===== SUPPLIED MATERIAL

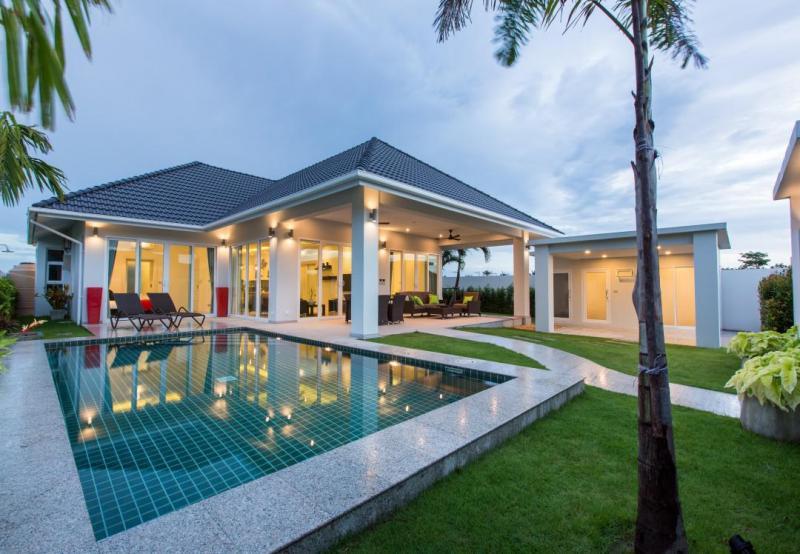 Preisgekrönte luxuriöse Poolvillen mit 2 oder 3 Schlafzimmern zum Kaufen in Hua Hin an ruhiger Lage, Preise ab 7,9 Mio. THB!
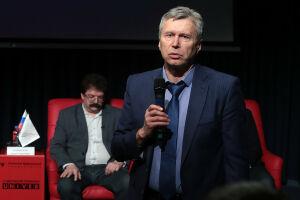 Тузиков: Запрет заграничного вида на жительство вызовет недовольство у чиновников
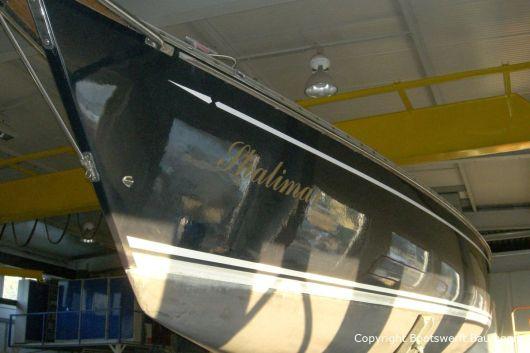 Ankunft einer Comfortina 38 zur Reparatur in der Werfthalle der Bootswerft Baumgart in Dortmund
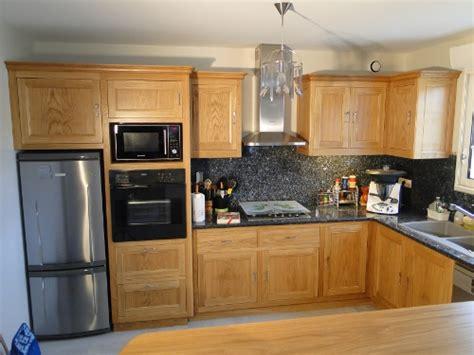 cuisine contemporaine en bois massif cuisine sur mesure bois chene ebenisterie brettes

==========

*PROMPT*:
Write down the full listing above exactly as it is, except for any images.

*RESULT OF THE TASK*:
 Preisgekrönte luxuriöse Poolvillen mit 2 oder 3 Schlafzimmern zum Kaufen in Hua Hin an ruhiger Lage, Preise ab 7,9 Mio. THB!
 Тузиков: Запрет заграничного вида на жительство вызовет недовольство у чиновников
 Ankunft einer Comfortina 38 zur Reparatur in der Werfthalle der Bootswerft Baumgart in Dortmund
 cuisine contemporaine en bois massif cuisine sur mesure bois chene ebenisterie brettes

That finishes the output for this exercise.